Nu de verzekeringsarts bezwaar en beroep onvoldoende deugdelijk heeft gemotiveerd waarom een spreekuurcontact in bezwaar geen toegevoegde waarde had, wordt geoordeeld dat het medisch onderzoek in de bezwaarfase niet met de vereiste zorgvuldigheid is verricht.
4.9.
Gelet op wat is overwogen in 4.2 tot en met 4.8 is het medisch onderzoek niet volledig en daarmee onvoldoende zorgvuldig geweest, zodat het bestreden besluit is genomen in strijd met de artikelen 3:2 en 7:12, eerste lid, van de Algemene wet bestuursrecht (Awb).
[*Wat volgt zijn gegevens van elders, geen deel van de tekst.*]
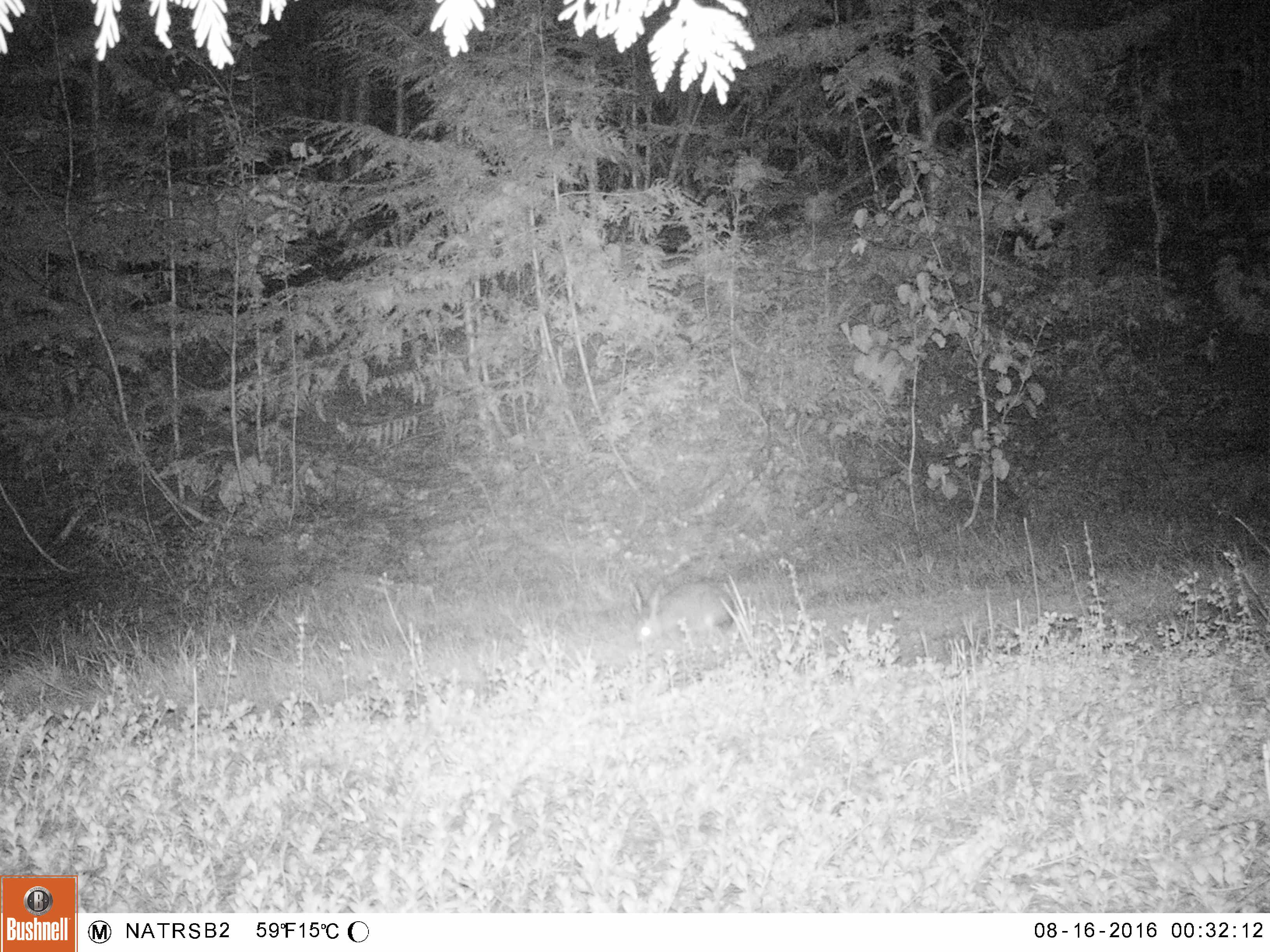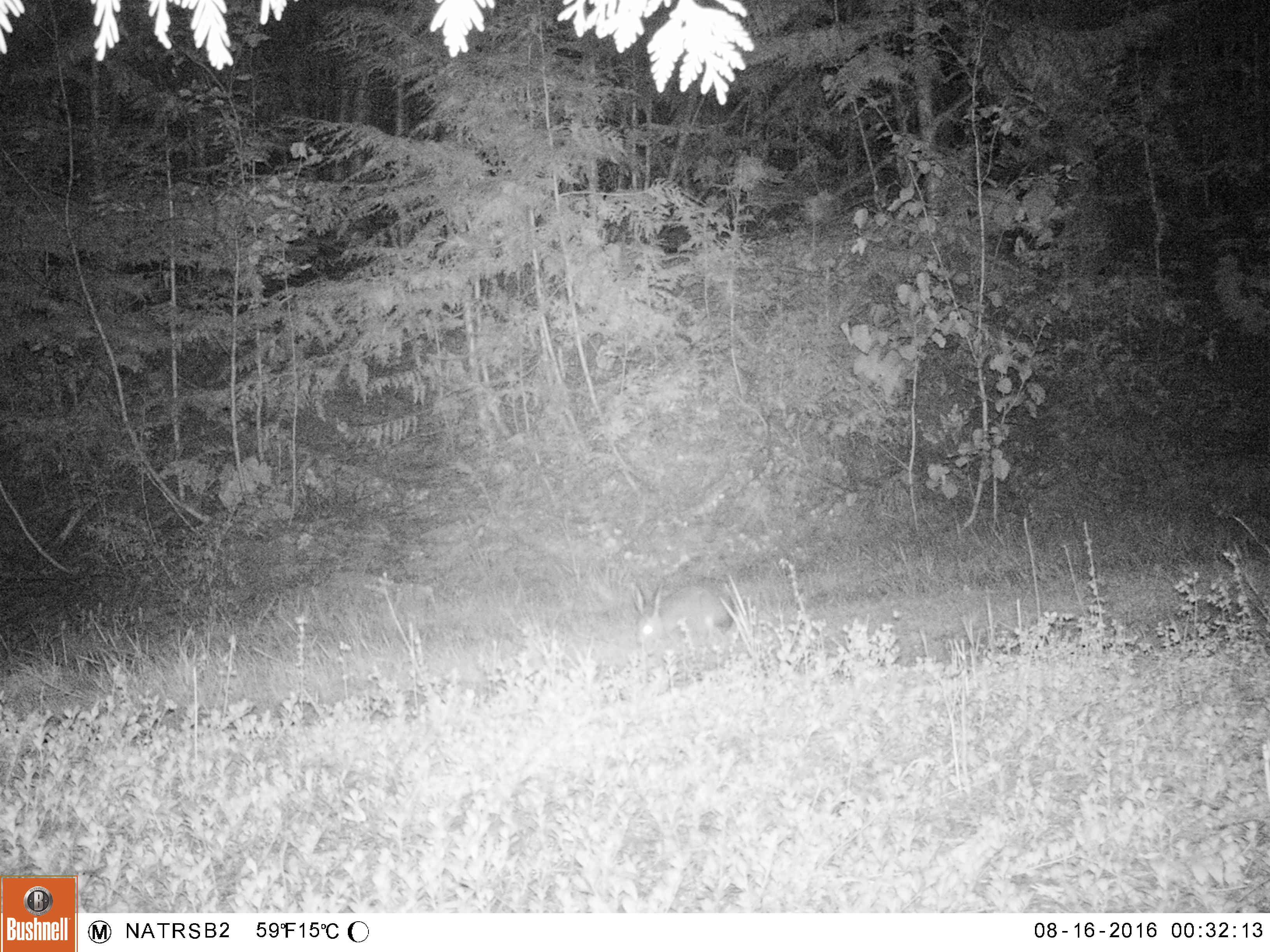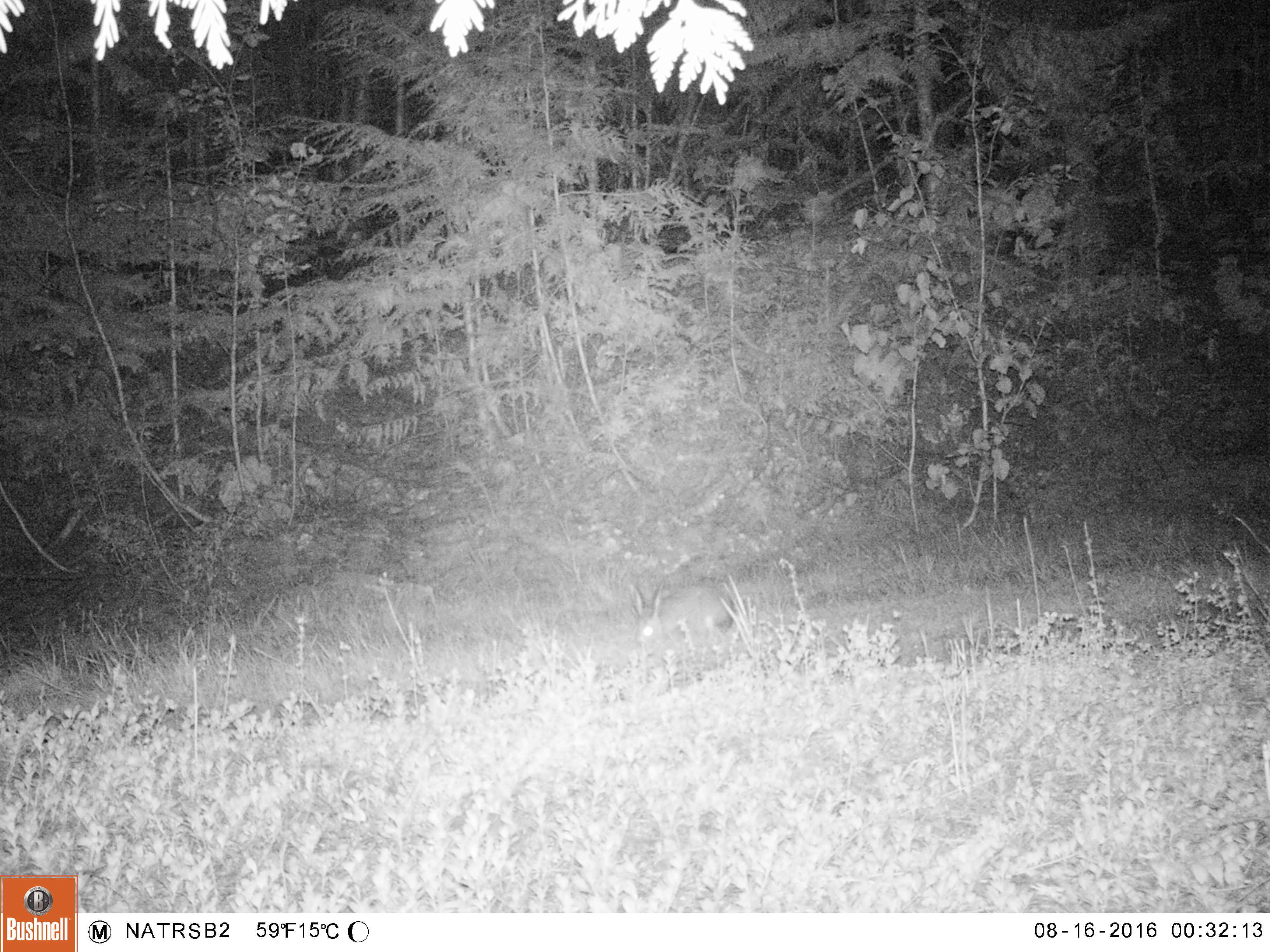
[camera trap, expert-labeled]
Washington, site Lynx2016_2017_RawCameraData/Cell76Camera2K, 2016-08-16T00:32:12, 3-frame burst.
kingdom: Animalia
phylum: Chordata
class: Mammalia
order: Lagomorpha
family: Leporidae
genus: Lepus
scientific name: Lepus americanus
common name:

Er bestaat aanleiding om met toepassing van artikel 8:51d van de Awb het Uwv op te dragen het gebrek in het bestreden besluit te herstellen. Hiertoe dient het Uwv alsnog tijdens een spreekuur door een verzekeringsarts bezwaar en beroep onderzoek te laten uitvoeren.

BESLISSING

De Centrale Raad van Beroep draagt het Uwv op om binnen zes weken na verzending van deze tussenuitspraak het gebrek in het besluit van 24 september 2020 te herstellen met inachtneming van wat de Raad heeft overwogen.
Deze uitspraak is gedaan door E.W. Akkerman, in tegenwoordigheid van M.C.G. van Dijk als griffier. De beslissing is uitgesproken in het openbaar op 7 december 2022.